Lady Catharine d’Aubigny, née Howard; married Lord George d’Aubigny, King Charles’ cousin in 1638; widowed in 1642.
Lucius Cary, Viscount Falkland, 1610–43: principal Secretary of State 1642–43; friend of John Earle; seat at Great Tew, Oxfordshire.
Lettice Cary: Lord Falkland’s wife; mother of his two sons.
Henry Wilmot, 1612–58: Commissioner General of the King’s Horse; created Baron Adderbury in 1643; created first Earl of Rochester in 1652; father to the infamous poet.
Lord George Digby, 1612–77: married Anne Russell in 1640; created Baron Digby in 1641; succeeded Falkland as Secretary of State in 1643.
Dr. John Earle, 1601?–65: former chaplain to the Earl of Pembroke; tutor to Prince Charles, along with Thomas Hobbes, the philosopher.
Philip Herbert, 1584–1650: became fourth Earl of Pembroke, 1630, on the death of the third Earl, his brother, William; seat at Wilton House, Wiltshire.
Edmund Waller, 1606–87: Member of Parliament and friend of Falkland; exiled in 1643 by Parliament for his part in the Royalist plot; reconciled with Cromwell in 1651; reconciled with Charles II in 1660.
ACKNOWLEDGEMENTS
I want to thank all the people who offered me inspiration and support, many of whom were kind enough to read or listen to various versions of the story as it developed over the years. I am especially grateful to Jennifer Roblin for her incisive criticism, her equally mordant wit, and her profoundly sensitive understanding of my fictional and non-fictional characters; to my agent, Sam Hiyate, for his enthusiasm and professional acumen; to Jennifer Lambert, who first championed publication of the book; to my wonderful and eternally patient editor, Lara Hinchberger, and the team at McClelland and Stewart; to Stephen Walker, for encouraging me early on to pursue this project; and to Caro Soles and her writers’ group, who helped me to stay with it. Finally, I owe an enormous thanks to my family, to my familiars Daisy and Lupin, and to my very best of men, Oscar (Ousseynou) Thiaw.
Keep reading for an excerpt from
the sequel to The Best of Men . . .
“… [T]hough there was a considerable part of the Kingdom within the King’s Quarters, the Inhabitants were frequently robbed, and plunder’d by the incursions of the Enemy, and not very well secured against the Royal Troops, who begun to practice all the Licence of War.”
– Edward Hyde, First Earl of Clarendon
“This is certain, that a man that studieth revenge keeps his own wounds green, which otherwise would heal and do well. Public revenges are for the most part fortunate … But in private revenges it is not so.

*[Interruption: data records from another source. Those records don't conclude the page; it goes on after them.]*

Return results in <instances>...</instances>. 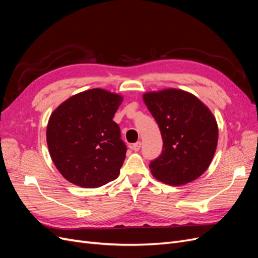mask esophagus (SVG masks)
I'll return each mask as SVG.
<instances>
[{
	"instance_id": "obj_1",
	"label": "esophagus",
	"mask_w": 258,
	"mask_h": 258,
	"mask_svg": "<svg viewBox=\"0 0 258 258\" xmlns=\"http://www.w3.org/2000/svg\"><path fill=\"white\" fill-rule=\"evenodd\" d=\"M131 148H132V150H134L135 152H138L139 150H140V148H141V142H137V143H135V144H132L131 145Z\"/></svg>"
}]
</instances>
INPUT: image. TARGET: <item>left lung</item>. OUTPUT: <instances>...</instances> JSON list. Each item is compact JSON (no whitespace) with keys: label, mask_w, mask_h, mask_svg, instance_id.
I'll return each mask as SVG.
<instances>
[{"label":"left lung","mask_w":258,"mask_h":258,"mask_svg":"<svg viewBox=\"0 0 258 258\" xmlns=\"http://www.w3.org/2000/svg\"><path fill=\"white\" fill-rule=\"evenodd\" d=\"M143 100L163 140L160 156L150 163L153 175L169 185L198 178L216 151L218 128L213 114L197 97L179 89L147 92Z\"/></svg>","instance_id":"left-lung-1"}]
</instances>
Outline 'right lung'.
I'll list each match as a JSON object with an SVG mask.
<instances>
[{
  "label": "right lung",
  "mask_w": 258,
  "mask_h": 258,
  "mask_svg": "<svg viewBox=\"0 0 258 258\" xmlns=\"http://www.w3.org/2000/svg\"><path fill=\"white\" fill-rule=\"evenodd\" d=\"M121 102L117 93L95 88L69 98L50 115L49 154L69 182L96 188L118 176L127 146L113 117Z\"/></svg>",
  "instance_id": "obj_1"
}]
</instances>
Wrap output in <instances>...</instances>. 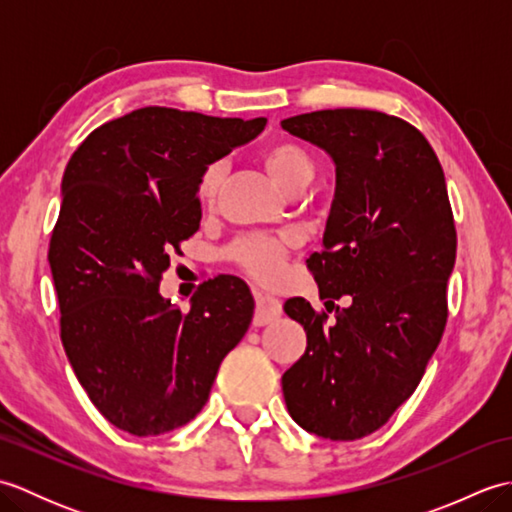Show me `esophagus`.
Returning a JSON list of instances; mask_svg holds the SVG:
<instances>
[{
	"label": "esophagus",
	"mask_w": 512,
	"mask_h": 512,
	"mask_svg": "<svg viewBox=\"0 0 512 512\" xmlns=\"http://www.w3.org/2000/svg\"><path fill=\"white\" fill-rule=\"evenodd\" d=\"M255 317H253V325H266L273 323L275 319L281 317V303L279 299H275L273 295H266V292H255Z\"/></svg>",
	"instance_id": "obj_1"
}]
</instances>
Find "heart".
<instances>
[{
    "label": "heart",
    "instance_id": "obj_1",
    "mask_svg": "<svg viewBox=\"0 0 512 512\" xmlns=\"http://www.w3.org/2000/svg\"><path fill=\"white\" fill-rule=\"evenodd\" d=\"M264 167L268 176L273 178L281 189L288 191L290 187L301 182H310L314 176V162L306 149L290 140H281V143L270 145L264 151ZM224 178V165L222 162H213L204 169L200 178V200L213 202V198L220 191V184ZM286 237H268V235H255L246 237L242 242L233 246L235 262L246 268L250 275L259 281H277L284 273V257H286Z\"/></svg>",
    "mask_w": 512,
    "mask_h": 512
}]
</instances>
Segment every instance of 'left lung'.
<instances>
[{
  "label": "left lung",
  "mask_w": 512,
  "mask_h": 512,
  "mask_svg": "<svg viewBox=\"0 0 512 512\" xmlns=\"http://www.w3.org/2000/svg\"><path fill=\"white\" fill-rule=\"evenodd\" d=\"M281 127L332 160L323 250L308 268L319 299L352 301L336 306L330 325L303 297L286 301L308 347L281 387L301 429L358 440L416 391L442 339L458 248L447 182L427 138L396 116L347 107L290 116Z\"/></svg>",
  "instance_id": "1"
}]
</instances>
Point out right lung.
<instances>
[{
  "instance_id": "right-lung-1",
  "label": "right lung",
  "mask_w": 512,
  "mask_h": 512,
  "mask_svg": "<svg viewBox=\"0 0 512 512\" xmlns=\"http://www.w3.org/2000/svg\"><path fill=\"white\" fill-rule=\"evenodd\" d=\"M266 118L143 107L74 151L48 262L61 341L94 407L134 436L198 416L255 299L246 281H204L189 312L160 295L173 248L198 231L204 169L264 132Z\"/></svg>"
}]
</instances>
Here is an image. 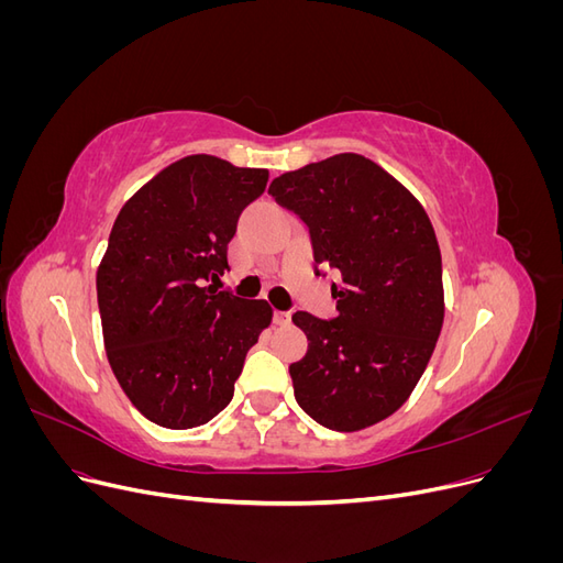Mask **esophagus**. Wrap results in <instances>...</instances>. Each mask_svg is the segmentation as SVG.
I'll return each instance as SVG.
<instances>
[{"mask_svg":"<svg viewBox=\"0 0 563 563\" xmlns=\"http://www.w3.org/2000/svg\"><path fill=\"white\" fill-rule=\"evenodd\" d=\"M275 323L277 327H288V323H291V312H275Z\"/></svg>","mask_w":563,"mask_h":563,"instance_id":"34e87169","label":"esophagus"}]
</instances>
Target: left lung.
Listing matches in <instances>:
<instances>
[{
    "label": "left lung",
    "mask_w": 563,
    "mask_h": 563,
    "mask_svg": "<svg viewBox=\"0 0 563 563\" xmlns=\"http://www.w3.org/2000/svg\"><path fill=\"white\" fill-rule=\"evenodd\" d=\"M269 195L310 228L314 263L340 272L335 319L294 314L310 340L288 366L296 401L329 430L371 428L411 397L444 323L434 228L395 176L354 152L282 174Z\"/></svg>",
    "instance_id": "1"
}]
</instances>
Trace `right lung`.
I'll return each instance as SVG.
<instances>
[{
  "instance_id": "right-lung-1",
  "label": "right lung",
  "mask_w": 563,
  "mask_h": 563,
  "mask_svg": "<svg viewBox=\"0 0 563 563\" xmlns=\"http://www.w3.org/2000/svg\"><path fill=\"white\" fill-rule=\"evenodd\" d=\"M267 168L183 157L119 211L96 272L103 343L117 383L168 430L230 404L246 352L269 327L267 300L218 291L236 220L265 192Z\"/></svg>"
}]
</instances>
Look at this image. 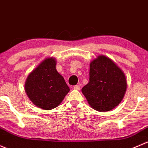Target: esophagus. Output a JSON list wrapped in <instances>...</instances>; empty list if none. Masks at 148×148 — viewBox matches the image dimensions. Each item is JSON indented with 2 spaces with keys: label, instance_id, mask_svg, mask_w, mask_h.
<instances>
[{
  "label": "esophagus",
  "instance_id": "obj_1",
  "mask_svg": "<svg viewBox=\"0 0 148 148\" xmlns=\"http://www.w3.org/2000/svg\"><path fill=\"white\" fill-rule=\"evenodd\" d=\"M73 89H75V90H80V85H74Z\"/></svg>",
  "mask_w": 148,
  "mask_h": 148
}]
</instances>
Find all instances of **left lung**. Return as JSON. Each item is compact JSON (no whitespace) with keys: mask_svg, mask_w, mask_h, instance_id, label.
Listing matches in <instances>:
<instances>
[{"mask_svg":"<svg viewBox=\"0 0 148 148\" xmlns=\"http://www.w3.org/2000/svg\"><path fill=\"white\" fill-rule=\"evenodd\" d=\"M89 83L82 92L94 110L106 112L123 100L127 88L125 76L111 59L100 56L90 64Z\"/></svg>","mask_w":148,"mask_h":148,"instance_id":"8db88e82","label":"left lung"}]
</instances>
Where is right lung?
<instances>
[{
	"instance_id": "obj_1",
	"label": "right lung",
	"mask_w": 148,
	"mask_h": 148,
	"mask_svg": "<svg viewBox=\"0 0 148 148\" xmlns=\"http://www.w3.org/2000/svg\"><path fill=\"white\" fill-rule=\"evenodd\" d=\"M56 65L53 58L45 59L30 73L25 81V92L30 100L43 110L57 107L70 91Z\"/></svg>"
}]
</instances>
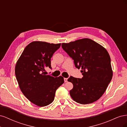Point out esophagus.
Segmentation results:
<instances>
[{"label":"esophagus","mask_w":127,"mask_h":127,"mask_svg":"<svg viewBox=\"0 0 127 127\" xmlns=\"http://www.w3.org/2000/svg\"><path fill=\"white\" fill-rule=\"evenodd\" d=\"M68 80V78H64V82H67Z\"/></svg>","instance_id":"obj_1"}]
</instances>
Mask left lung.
<instances>
[{
	"mask_svg": "<svg viewBox=\"0 0 127 127\" xmlns=\"http://www.w3.org/2000/svg\"><path fill=\"white\" fill-rule=\"evenodd\" d=\"M62 48L80 69L82 78L70 76L68 81L73 84L71 98L82 104H88L100 98L105 92L113 76L110 57L106 50L91 39H82L63 43Z\"/></svg>",
	"mask_w": 127,
	"mask_h": 127,
	"instance_id": "1",
	"label": "left lung"
}]
</instances>
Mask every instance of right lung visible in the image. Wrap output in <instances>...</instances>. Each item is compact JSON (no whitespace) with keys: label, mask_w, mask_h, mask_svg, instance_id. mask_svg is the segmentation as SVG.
Returning a JSON list of instances; mask_svg holds the SVG:
<instances>
[{"label":"right lung","mask_w":127,"mask_h":127,"mask_svg":"<svg viewBox=\"0 0 127 127\" xmlns=\"http://www.w3.org/2000/svg\"><path fill=\"white\" fill-rule=\"evenodd\" d=\"M61 43L34 41L26 46L15 66V75L22 92L29 100L45 106L54 100L56 91L64 83V77L46 75L51 69V58Z\"/></svg>","instance_id":"add662e5"}]
</instances>
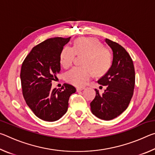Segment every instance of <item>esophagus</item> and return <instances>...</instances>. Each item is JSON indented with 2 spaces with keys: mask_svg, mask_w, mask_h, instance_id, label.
Segmentation results:
<instances>
[{
  "mask_svg": "<svg viewBox=\"0 0 155 155\" xmlns=\"http://www.w3.org/2000/svg\"><path fill=\"white\" fill-rule=\"evenodd\" d=\"M85 88V87H77V91H82V90H83Z\"/></svg>",
  "mask_w": 155,
  "mask_h": 155,
  "instance_id": "1",
  "label": "esophagus"
}]
</instances>
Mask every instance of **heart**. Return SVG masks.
<instances>
[{"label":"heart","instance_id":"obj_1","mask_svg":"<svg viewBox=\"0 0 155 155\" xmlns=\"http://www.w3.org/2000/svg\"><path fill=\"white\" fill-rule=\"evenodd\" d=\"M76 54L83 55L81 67H74L67 72L65 79L68 83L81 87L96 74H103L111 65V57L108 49L94 38H80L73 47L65 46L60 54V63L64 68L70 67Z\"/></svg>","mask_w":155,"mask_h":155}]
</instances>
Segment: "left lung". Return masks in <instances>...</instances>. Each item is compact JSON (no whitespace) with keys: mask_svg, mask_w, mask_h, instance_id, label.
<instances>
[{"mask_svg":"<svg viewBox=\"0 0 155 155\" xmlns=\"http://www.w3.org/2000/svg\"><path fill=\"white\" fill-rule=\"evenodd\" d=\"M113 51L111 66L98 81L107 85L103 94L96 91V97L90 103L91 113L104 120H111L122 114L128 106L135 87V69L133 60L127 51L115 41L105 40Z\"/></svg>","mask_w":155,"mask_h":155,"instance_id":"8db88e82","label":"left lung"}]
</instances>
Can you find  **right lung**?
I'll list each match as a JSON object with an SVG mask.
<instances>
[{
    "label": "right lung",
    "instance_id": "obj_1",
    "mask_svg": "<svg viewBox=\"0 0 155 155\" xmlns=\"http://www.w3.org/2000/svg\"><path fill=\"white\" fill-rule=\"evenodd\" d=\"M70 38L48 39L33 47L21 68L20 80L26 103L34 114L44 121L61 118L68 111L70 96L76 92L74 87L66 83L61 90L52 89V81L61 70L60 54Z\"/></svg>",
    "mask_w": 155,
    "mask_h": 155
}]
</instances>
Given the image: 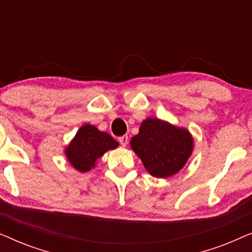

Nay rather, vindictive persons live the lives of witches; who, as they are mischievous, so end they infortunate.”
– Francis Bacon, Baron Verulam, Viscount St. Alban
PROLOGUE
Seville, Spain. 4th October 1643
At the holiest moment in the Mass, as bread and wine became the body and blood of Jesus Christ, Don Antonio de Zamora was counting under his breath. Uno, dos, tres, quatro … He had spied his target on the previous Sunday, only to lose her among the faithful crowded into the vast nave of Santa María de la Sede, yet today God had placed her conveniently close: a row ahead of him, just across the aisle. Cinco, seis, siete … It would take no more than twenty, he estimated. Diez, once, doze … She began to fiddle with a hairpin in her expensive lace mantilla. Diez y seis, diez y siete … Her spine stiffened; he might have stroked his finger along it. Diez y ocho, diez y … On the count of nineteen she turned, as if he had tapped her on the shoulder, and the look upon her face confirmed what he already knew: that he was as handsome and desirable as in his youth. Regretfully, he lowered his eyes. While he needed a new mistress, he could not afford another spendthrift sevillana. He might ask Gaspar to find him a simple country girl and employ her at El Caballo Blanco, to save on her keep and enable him to visit her at his pleasure.
When Mass ended, Antonio ushered his family from the cool, dim cathedral into the blinding autumn sunlight, past the beggars gathered at the steps: the maimed on crutches or dragging their sad carcasses through the dirt, and a gaggle of gypsies and their children, whining and flattering. An ancient wretch with stumps for arms had the effrontery to pester him. “I fought in the northern wars as you did, sir – spare an old soldier a coin!”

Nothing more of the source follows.